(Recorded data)
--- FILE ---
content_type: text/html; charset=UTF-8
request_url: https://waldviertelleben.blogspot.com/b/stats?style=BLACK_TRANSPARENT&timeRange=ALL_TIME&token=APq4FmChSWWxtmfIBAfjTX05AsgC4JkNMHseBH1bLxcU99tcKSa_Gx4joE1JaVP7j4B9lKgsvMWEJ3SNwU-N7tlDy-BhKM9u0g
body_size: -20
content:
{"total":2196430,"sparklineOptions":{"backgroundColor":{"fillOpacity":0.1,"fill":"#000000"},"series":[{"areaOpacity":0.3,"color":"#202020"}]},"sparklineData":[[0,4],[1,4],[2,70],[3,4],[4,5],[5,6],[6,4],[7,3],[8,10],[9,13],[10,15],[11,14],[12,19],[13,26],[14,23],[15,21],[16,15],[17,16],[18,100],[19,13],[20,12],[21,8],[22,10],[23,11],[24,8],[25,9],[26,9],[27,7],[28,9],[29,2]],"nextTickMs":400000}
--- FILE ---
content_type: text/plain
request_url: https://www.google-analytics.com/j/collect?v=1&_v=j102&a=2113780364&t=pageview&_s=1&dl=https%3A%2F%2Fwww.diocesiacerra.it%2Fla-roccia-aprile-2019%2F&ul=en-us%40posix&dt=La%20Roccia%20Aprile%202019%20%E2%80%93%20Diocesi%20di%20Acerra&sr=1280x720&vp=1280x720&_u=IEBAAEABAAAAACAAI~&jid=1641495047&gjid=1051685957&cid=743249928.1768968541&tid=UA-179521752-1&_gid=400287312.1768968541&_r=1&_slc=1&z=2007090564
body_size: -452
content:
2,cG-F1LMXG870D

> _What you will do_: Check each line of the data above for the word "text" and copy the ones where it is found.

> _Reply_:
content_type: text/html; charset=UTF-8
content_type: text/plain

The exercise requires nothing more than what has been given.